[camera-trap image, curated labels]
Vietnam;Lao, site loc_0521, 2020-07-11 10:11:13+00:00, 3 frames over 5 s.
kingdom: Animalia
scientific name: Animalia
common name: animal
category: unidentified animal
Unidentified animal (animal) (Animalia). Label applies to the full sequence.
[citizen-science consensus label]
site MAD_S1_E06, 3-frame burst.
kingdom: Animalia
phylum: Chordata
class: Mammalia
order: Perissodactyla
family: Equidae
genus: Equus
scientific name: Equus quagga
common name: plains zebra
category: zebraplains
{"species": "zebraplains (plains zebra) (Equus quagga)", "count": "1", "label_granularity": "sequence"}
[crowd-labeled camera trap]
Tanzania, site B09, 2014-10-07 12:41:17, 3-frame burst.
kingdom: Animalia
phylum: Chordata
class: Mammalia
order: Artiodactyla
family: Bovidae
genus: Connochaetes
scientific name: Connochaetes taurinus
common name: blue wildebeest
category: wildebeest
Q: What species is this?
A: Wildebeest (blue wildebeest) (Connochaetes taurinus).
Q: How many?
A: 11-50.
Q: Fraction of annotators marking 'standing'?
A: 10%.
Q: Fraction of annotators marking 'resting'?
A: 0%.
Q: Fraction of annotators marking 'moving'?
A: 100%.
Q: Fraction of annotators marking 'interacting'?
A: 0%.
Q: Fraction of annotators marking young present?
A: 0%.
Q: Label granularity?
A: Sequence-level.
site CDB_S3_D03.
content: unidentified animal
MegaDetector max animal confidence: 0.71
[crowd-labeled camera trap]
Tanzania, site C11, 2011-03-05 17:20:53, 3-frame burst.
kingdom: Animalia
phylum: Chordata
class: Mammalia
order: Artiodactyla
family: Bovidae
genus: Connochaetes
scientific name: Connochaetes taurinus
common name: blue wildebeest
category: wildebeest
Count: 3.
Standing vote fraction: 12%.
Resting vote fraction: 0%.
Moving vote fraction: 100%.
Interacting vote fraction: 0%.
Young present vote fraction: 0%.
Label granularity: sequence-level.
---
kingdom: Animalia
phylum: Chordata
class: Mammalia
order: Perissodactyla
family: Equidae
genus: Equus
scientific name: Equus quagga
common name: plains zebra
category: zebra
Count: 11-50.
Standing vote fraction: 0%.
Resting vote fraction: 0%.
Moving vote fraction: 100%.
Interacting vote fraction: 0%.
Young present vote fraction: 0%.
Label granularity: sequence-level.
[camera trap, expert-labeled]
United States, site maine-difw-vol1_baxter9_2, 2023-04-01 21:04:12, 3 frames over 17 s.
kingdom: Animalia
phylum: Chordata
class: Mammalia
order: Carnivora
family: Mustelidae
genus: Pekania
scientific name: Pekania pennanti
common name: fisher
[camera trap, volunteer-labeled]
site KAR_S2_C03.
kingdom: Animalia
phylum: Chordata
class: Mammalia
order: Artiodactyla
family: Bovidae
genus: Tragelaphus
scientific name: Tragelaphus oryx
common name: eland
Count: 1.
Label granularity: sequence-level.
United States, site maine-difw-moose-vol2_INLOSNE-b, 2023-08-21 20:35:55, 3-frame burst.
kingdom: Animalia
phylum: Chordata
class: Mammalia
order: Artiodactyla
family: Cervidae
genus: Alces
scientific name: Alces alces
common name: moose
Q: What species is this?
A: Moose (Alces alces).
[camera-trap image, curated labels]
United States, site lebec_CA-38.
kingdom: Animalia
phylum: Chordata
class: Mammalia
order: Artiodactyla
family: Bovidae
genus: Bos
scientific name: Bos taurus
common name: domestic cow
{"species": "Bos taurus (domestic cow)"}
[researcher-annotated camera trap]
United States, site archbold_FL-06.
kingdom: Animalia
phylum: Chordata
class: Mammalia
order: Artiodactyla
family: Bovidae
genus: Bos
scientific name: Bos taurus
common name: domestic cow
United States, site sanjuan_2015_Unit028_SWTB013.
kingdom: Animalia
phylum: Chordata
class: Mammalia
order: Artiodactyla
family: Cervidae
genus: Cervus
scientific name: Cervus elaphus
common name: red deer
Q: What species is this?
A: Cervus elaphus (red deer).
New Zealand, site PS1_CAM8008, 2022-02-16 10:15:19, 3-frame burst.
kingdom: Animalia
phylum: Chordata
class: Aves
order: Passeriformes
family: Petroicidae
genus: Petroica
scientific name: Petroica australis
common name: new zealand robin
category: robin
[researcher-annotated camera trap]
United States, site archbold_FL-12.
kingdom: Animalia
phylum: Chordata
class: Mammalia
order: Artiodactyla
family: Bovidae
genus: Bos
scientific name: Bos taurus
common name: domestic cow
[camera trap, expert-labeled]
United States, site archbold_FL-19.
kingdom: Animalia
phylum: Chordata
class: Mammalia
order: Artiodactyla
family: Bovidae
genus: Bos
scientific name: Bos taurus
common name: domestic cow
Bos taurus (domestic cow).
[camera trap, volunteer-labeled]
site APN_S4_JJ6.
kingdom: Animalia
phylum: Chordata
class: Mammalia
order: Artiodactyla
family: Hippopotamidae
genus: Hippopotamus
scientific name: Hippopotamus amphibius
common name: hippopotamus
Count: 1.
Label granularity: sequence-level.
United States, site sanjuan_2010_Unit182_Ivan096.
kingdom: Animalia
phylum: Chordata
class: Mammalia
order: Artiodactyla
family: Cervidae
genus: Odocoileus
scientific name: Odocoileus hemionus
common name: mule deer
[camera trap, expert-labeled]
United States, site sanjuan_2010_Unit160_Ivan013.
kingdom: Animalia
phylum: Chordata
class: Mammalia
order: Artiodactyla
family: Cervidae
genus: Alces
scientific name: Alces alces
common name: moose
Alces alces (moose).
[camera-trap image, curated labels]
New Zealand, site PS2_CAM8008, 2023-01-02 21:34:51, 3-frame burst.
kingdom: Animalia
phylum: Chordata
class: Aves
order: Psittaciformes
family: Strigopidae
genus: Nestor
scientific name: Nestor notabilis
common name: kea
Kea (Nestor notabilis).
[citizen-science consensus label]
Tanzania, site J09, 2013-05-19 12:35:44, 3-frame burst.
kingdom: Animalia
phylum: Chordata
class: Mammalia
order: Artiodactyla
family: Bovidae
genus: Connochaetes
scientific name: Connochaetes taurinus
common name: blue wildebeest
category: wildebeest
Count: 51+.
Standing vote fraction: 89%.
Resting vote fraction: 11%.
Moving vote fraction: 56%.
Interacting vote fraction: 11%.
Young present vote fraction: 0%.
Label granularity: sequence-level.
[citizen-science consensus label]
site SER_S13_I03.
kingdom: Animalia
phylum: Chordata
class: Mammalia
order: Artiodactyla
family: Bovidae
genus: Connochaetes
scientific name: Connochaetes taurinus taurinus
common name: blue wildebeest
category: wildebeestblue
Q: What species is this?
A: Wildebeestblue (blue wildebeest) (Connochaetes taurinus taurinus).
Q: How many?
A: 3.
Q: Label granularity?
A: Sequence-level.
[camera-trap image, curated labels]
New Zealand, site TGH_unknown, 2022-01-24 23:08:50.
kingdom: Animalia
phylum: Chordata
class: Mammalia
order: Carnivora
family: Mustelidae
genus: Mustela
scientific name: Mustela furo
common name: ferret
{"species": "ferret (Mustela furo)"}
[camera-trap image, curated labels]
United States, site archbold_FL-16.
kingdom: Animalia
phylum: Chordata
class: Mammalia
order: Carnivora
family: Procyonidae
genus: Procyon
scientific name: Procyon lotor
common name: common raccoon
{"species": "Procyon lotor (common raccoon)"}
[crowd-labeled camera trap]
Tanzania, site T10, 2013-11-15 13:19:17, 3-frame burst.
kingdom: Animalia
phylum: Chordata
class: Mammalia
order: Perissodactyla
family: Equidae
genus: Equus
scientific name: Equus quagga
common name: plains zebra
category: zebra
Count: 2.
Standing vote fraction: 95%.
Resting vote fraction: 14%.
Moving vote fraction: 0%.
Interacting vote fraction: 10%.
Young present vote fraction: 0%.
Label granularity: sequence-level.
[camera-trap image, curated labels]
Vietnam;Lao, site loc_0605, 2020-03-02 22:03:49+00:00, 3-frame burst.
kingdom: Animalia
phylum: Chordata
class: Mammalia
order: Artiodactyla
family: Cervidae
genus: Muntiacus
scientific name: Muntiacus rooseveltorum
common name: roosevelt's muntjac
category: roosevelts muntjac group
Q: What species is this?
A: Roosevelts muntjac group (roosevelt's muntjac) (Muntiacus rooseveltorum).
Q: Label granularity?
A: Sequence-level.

» **Exercise**: Look through the data and show every line containing "annotators".

» **Reply**:
Q: Fraction of annotators marking 'standing'?
Q: Fraction of annotators marking 'resting'?
Q: Fraction of annotators marking 'moving'?
Q: Fraction of annotators marking 'interacting'?
Q: Fraction of annotators marking young present?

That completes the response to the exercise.